TEXT SHOWN –

_ _ _

Superior Court of New Jersey, Appellate Division

May 21, 2013

STATE OF NEW JERSEY, Plaintiff-Respondent,
ERNEST HOUSEY, Defendant-Appellant.


Submitted April 23, 2013

On appeal from the Superior Court of New Jersey, Law Division, Passaic County, Indictment No. 05-06-0850.

Joseph E. Krakora, Public Defender, attorney for appellant (Michele Adubato, Designated Counsel, on the brief).

Camelia M. Valdes, Passaic County Prosecutor, attorney for respondent (Marc A. Festa, Senior Assistant Prosecutor, of counsel and on the brief).

Before Judges Alvarez and Leone.


Defendant Ernest Housey appeals from the denial of his petition for post-conviction relief (PCR). He claims trial counsel was ineffective for not requesting a Wade[1] hearing regarding McArthur Pough, an eyewitness to the crime. Defendant also claims the PCR court erred in denying an evidentiary hearing. We affirm.


Our opinion on direct appeal outlined the facts:

On December 23, 2004, defendant, known as "Chocolate, " played cards for several hours with a group which included [McArthur] Pough, Lonnie Lee, and Louis Gilchrist. The location of the game was a neighborhood garage that operated as a clubhouse.
The following afternoon, December 24, Gilchrist and Lee were at the garage in the company of a fourth man, named Joseph Nichols, when defendant entered, displayed a gun, and said, "this is a stick-up." Everyone assumed it was a prank and told defendant to "stop playing around." Defendant laughed and said, "I was just joking." He pocketed the gun, sat down with the others, and left shortly thereafter.
At around 7:00 p.m. that same day, December 24, approximately twenty people were playing cards in the garage, including Pough, Lee, Gilchrist, and Nichols. While Pough was outside talking to, among others, a person known only as "Brenton, " he looked up and saw two men approaching, whose faces were covered by ski masks. One pointed a gun at Brenton, and instructed him to say his name at the door so that the robbers could gain entry into the garage.
At that moment, Gilchrist walked out of the garage and saw the two masked men. The gun was turned to him, and he was told to back up. When he failed to respond quickly, he was hit in the face with the butt of the gun. The robbers went inside.

_ _ _

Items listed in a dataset
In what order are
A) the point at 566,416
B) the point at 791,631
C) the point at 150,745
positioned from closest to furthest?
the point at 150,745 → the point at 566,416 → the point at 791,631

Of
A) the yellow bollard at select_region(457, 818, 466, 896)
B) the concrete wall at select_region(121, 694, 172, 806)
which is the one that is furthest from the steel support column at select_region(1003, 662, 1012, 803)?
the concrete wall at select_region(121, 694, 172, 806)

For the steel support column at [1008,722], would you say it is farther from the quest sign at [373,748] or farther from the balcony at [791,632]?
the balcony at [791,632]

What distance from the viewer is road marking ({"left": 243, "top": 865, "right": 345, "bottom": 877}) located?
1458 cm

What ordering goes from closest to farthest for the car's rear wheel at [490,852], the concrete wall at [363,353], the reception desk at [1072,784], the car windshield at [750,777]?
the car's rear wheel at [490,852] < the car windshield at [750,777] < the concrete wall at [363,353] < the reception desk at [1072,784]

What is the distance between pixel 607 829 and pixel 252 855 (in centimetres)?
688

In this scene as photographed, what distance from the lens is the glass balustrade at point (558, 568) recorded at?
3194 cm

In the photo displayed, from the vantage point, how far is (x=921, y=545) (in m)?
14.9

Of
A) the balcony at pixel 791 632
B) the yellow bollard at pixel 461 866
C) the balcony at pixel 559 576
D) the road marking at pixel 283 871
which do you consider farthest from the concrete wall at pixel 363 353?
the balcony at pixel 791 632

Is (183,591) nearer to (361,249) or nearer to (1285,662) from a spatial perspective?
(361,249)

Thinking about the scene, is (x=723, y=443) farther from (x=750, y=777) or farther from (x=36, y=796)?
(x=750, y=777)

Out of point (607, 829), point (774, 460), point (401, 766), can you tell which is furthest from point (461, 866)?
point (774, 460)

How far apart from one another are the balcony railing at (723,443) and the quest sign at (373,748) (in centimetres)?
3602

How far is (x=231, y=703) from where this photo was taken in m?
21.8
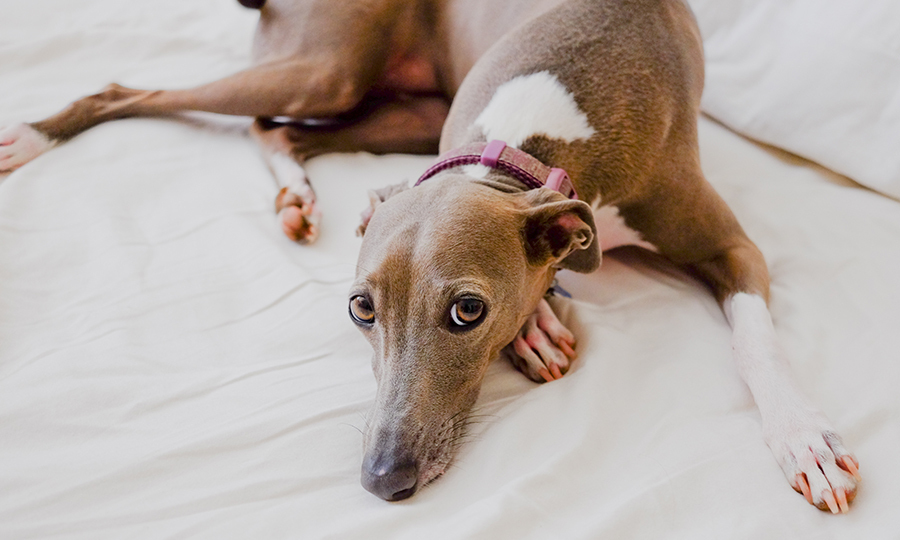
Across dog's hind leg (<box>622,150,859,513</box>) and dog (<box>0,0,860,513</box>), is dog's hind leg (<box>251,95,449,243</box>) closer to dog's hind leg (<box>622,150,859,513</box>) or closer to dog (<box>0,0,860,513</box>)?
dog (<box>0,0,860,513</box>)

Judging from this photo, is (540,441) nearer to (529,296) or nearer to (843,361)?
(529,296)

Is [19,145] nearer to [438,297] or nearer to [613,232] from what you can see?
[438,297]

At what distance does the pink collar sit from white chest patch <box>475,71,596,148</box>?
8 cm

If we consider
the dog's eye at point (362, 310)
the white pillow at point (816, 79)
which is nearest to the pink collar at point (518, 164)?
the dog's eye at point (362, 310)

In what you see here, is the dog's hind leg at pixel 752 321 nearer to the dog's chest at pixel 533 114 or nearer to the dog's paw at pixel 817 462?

_ _ _

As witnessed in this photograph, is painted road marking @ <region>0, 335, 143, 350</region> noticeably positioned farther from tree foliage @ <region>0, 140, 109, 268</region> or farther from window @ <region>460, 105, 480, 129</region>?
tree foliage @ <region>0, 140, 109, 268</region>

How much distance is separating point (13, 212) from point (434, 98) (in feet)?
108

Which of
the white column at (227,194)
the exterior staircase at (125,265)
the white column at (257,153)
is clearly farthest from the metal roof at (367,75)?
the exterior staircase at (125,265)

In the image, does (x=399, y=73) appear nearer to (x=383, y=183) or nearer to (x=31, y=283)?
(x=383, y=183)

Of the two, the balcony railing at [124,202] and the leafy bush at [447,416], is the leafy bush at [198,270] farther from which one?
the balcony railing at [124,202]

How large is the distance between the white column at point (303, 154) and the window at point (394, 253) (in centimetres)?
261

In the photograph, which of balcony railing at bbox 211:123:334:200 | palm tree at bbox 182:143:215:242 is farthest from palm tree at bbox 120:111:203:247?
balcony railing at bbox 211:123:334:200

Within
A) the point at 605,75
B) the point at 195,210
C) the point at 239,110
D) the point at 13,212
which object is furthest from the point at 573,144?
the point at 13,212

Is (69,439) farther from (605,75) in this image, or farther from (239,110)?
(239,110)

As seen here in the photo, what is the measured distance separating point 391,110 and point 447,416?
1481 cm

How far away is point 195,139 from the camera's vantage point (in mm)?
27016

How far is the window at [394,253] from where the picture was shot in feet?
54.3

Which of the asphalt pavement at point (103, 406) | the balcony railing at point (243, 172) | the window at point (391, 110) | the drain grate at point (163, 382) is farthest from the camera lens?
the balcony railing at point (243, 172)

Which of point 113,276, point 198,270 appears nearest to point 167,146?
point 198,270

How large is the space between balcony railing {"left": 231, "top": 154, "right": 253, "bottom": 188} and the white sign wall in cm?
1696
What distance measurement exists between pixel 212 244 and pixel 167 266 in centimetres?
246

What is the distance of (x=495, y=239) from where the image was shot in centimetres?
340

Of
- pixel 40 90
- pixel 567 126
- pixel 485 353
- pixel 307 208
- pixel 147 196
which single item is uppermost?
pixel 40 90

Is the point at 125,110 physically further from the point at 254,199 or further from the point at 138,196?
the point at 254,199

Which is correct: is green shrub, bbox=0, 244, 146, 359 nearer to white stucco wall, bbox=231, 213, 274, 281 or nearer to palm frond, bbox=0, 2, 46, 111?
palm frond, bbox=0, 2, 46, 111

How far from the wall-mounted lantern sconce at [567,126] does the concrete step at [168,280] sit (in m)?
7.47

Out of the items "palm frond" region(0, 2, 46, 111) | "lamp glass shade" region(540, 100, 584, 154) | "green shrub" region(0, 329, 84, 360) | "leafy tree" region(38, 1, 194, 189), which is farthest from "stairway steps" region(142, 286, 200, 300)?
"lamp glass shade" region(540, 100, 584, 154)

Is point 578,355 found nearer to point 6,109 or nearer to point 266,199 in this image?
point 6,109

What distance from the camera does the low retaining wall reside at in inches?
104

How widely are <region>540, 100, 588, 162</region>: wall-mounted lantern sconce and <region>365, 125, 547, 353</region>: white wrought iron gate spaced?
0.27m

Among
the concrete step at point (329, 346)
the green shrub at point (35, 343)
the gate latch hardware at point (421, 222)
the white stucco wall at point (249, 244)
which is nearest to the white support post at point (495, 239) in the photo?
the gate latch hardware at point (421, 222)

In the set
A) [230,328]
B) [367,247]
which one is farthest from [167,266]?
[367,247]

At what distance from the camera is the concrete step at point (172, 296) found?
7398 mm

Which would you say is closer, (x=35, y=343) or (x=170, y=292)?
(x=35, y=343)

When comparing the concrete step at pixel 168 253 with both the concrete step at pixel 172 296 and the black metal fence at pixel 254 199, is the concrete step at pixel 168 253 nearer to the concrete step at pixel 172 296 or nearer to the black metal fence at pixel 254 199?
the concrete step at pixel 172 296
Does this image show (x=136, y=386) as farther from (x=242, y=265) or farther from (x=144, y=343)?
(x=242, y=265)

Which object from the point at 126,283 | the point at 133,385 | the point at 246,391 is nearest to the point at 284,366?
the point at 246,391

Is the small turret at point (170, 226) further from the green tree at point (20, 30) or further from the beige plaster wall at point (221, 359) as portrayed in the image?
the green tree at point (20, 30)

_ _ _

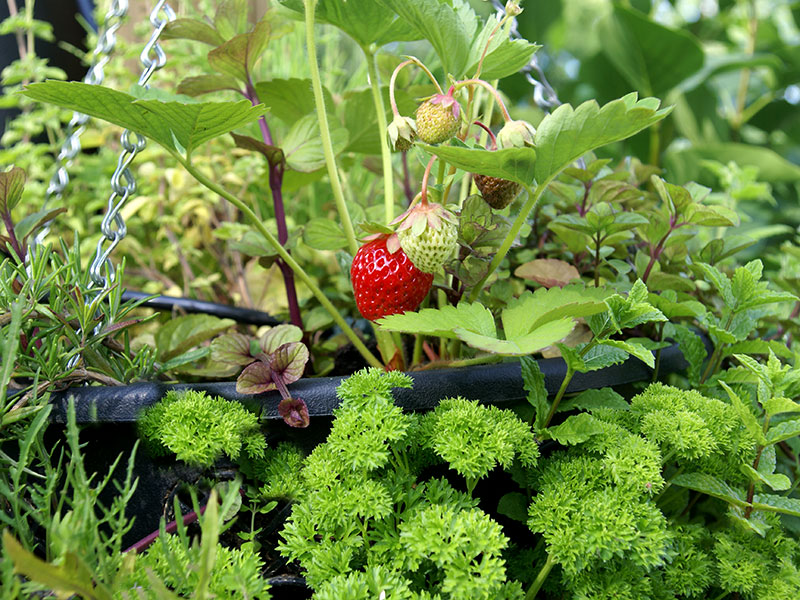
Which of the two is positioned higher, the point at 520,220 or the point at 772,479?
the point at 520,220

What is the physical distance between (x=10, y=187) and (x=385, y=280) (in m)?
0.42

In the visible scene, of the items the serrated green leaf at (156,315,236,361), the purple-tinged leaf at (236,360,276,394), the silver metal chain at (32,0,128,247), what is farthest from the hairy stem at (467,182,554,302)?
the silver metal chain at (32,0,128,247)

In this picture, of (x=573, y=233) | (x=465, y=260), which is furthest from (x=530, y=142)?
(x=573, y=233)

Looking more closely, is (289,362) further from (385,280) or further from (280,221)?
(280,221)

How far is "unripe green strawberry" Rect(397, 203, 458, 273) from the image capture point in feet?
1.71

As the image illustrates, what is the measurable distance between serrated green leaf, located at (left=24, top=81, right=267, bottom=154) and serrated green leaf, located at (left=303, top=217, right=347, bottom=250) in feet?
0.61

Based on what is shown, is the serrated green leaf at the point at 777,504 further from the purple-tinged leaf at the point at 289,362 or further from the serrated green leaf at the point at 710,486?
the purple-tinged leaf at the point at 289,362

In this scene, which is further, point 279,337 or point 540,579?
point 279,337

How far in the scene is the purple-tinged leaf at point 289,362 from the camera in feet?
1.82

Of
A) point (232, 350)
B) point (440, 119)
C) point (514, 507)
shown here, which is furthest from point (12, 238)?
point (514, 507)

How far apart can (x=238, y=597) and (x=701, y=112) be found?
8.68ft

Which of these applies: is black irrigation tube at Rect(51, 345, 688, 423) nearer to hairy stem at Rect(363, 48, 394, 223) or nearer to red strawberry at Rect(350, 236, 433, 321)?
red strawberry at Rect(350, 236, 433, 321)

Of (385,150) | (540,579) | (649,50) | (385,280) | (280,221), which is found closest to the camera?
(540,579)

_ _ _

GIVEN REQUEST 1 – In the court opinion, what nickname was the defendant known by?
GIVEN REQUEST 2 – Copy word for word the part of the listing that opens with the line containing "In what order are" and closes with the line containing "the point at 150,745 →".

TASK RESULT 1 – "Chocolate."

TASK RESULT 2 –
In what order are
A) the point at 566,416
B) the point at 791,631
C) the point at 150,745
positioned from closest to furthest?
the point at 150,745 → the point at 566,416 → the point at 791,631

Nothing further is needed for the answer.